_Dataset records_:
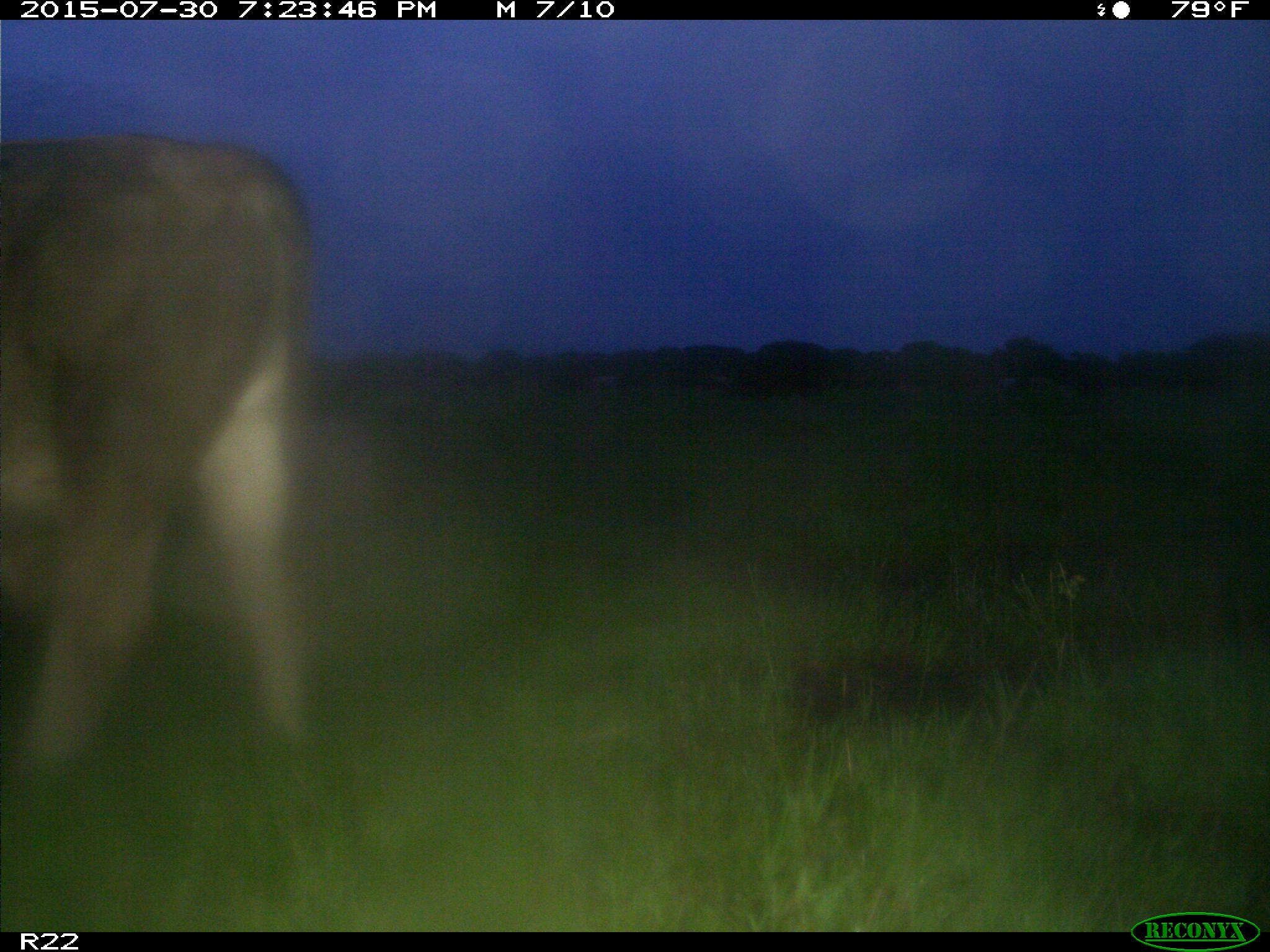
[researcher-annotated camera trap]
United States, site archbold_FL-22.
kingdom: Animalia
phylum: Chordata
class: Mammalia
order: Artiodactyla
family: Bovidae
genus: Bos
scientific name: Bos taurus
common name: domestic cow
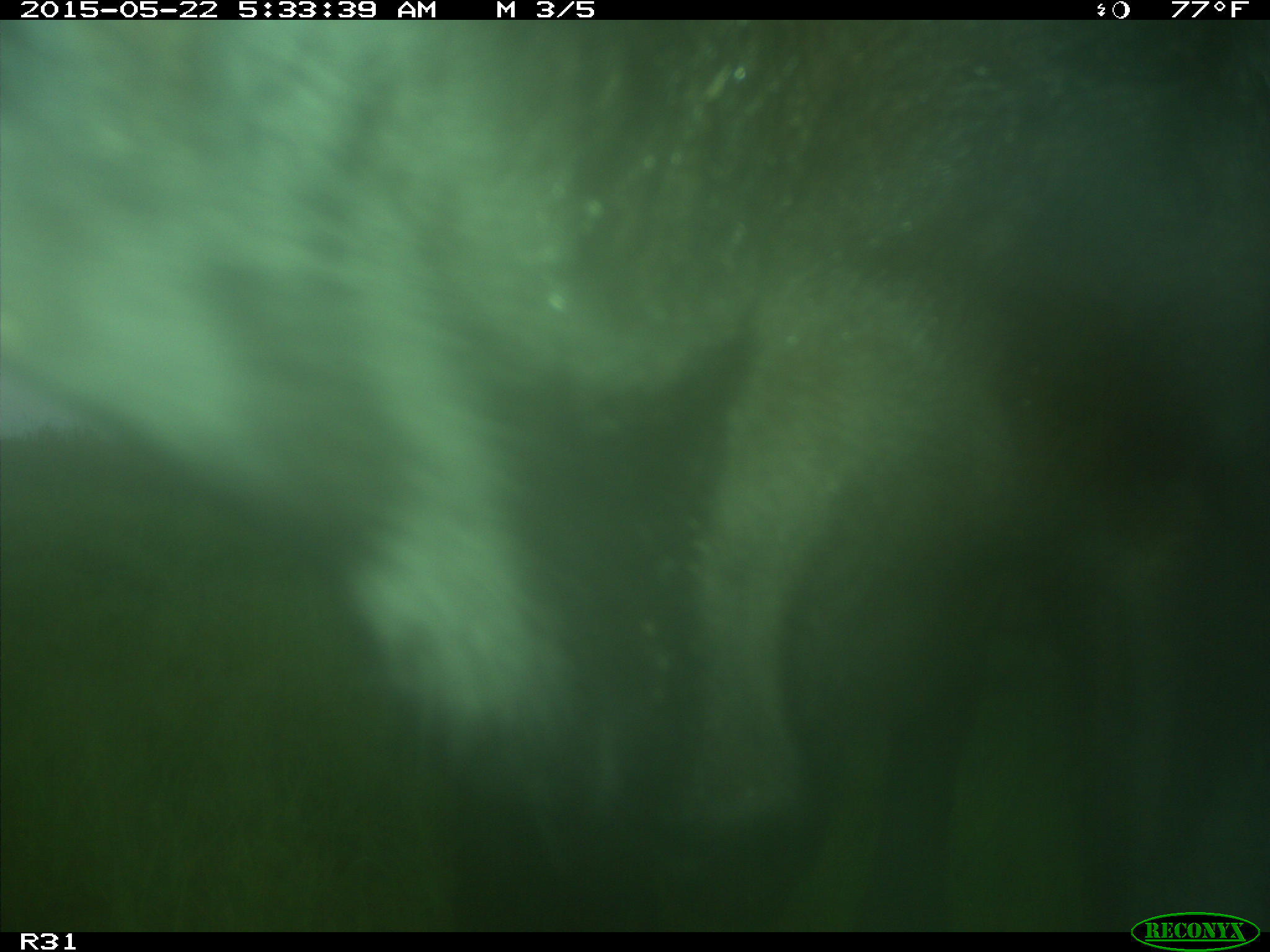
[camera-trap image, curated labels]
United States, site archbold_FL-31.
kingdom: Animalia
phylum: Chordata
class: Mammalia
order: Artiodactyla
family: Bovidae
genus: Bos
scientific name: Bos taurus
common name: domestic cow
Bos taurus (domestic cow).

---

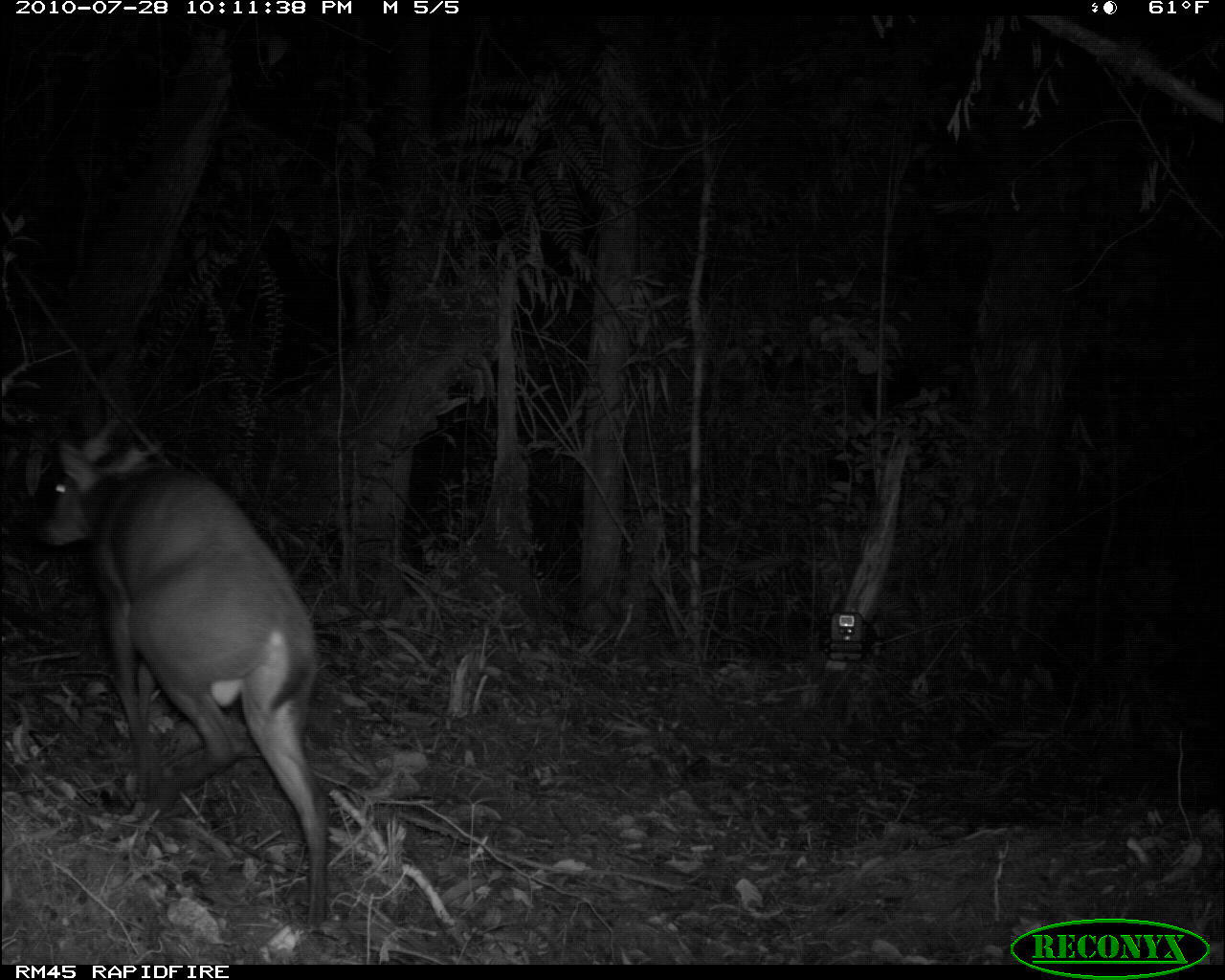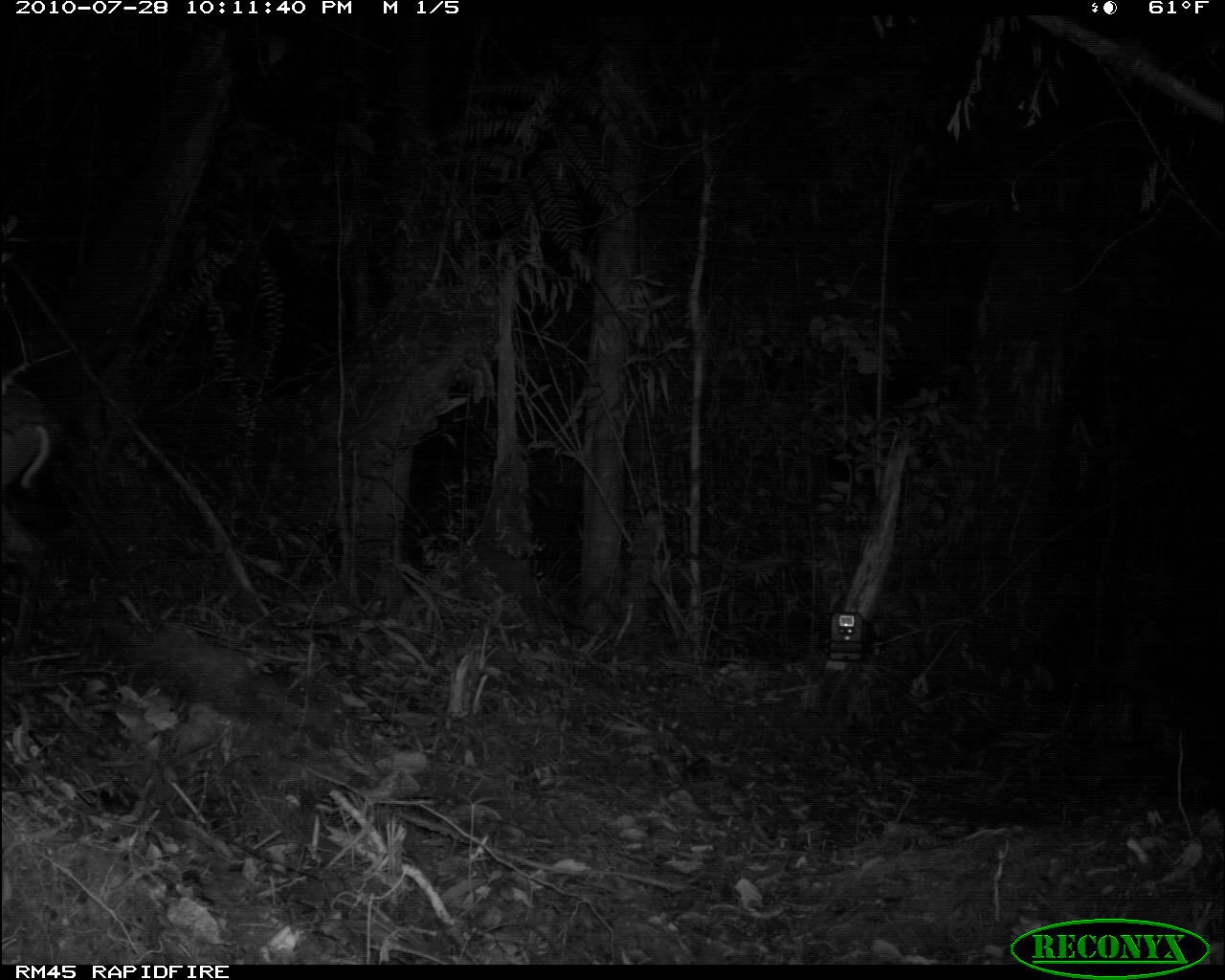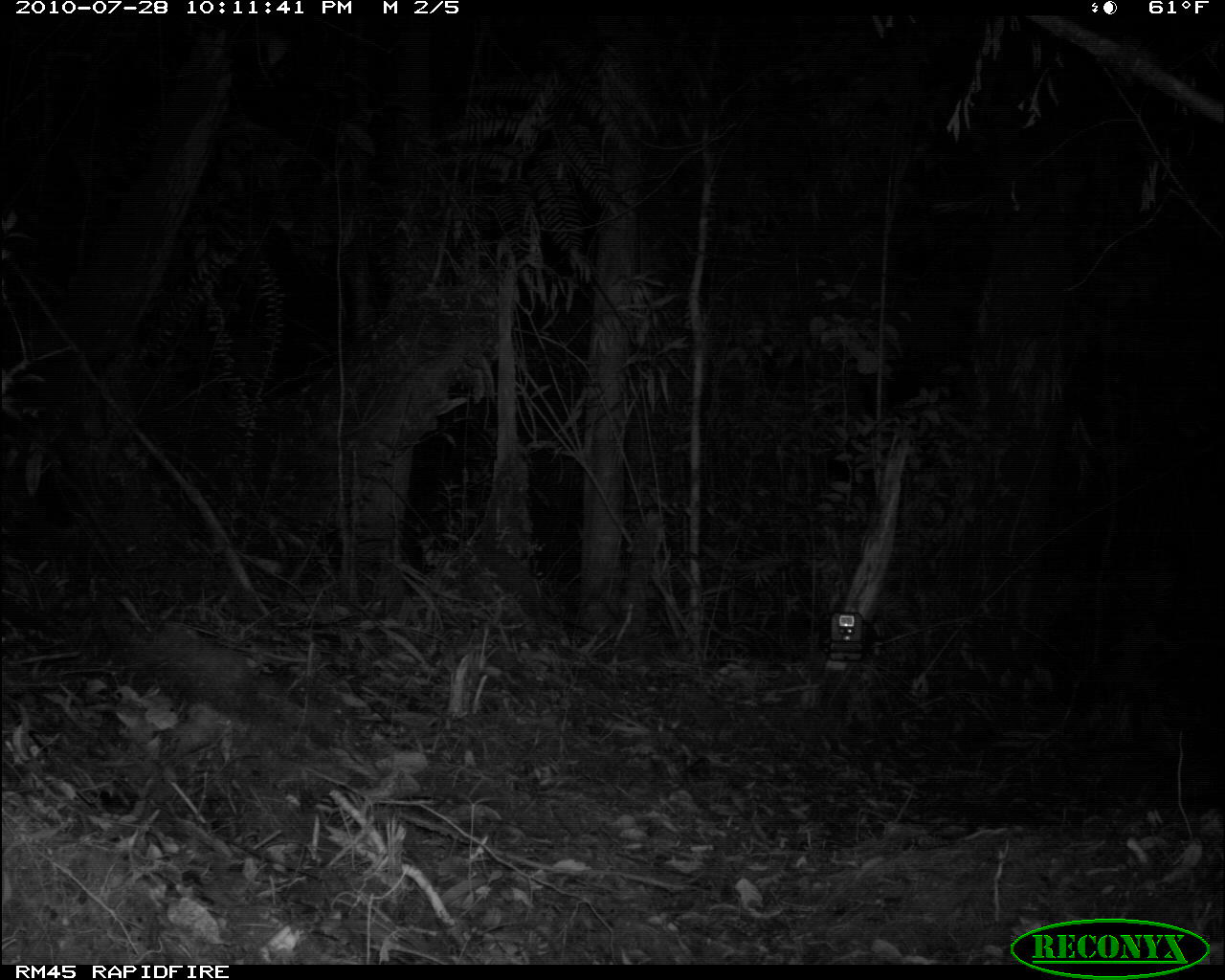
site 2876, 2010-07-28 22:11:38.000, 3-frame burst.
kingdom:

_Aim of the exercise_: Collect each line above holding the string "camera".

_Your response_:
[researcher-annotated camera trap]
[camera-trap image, curated labels]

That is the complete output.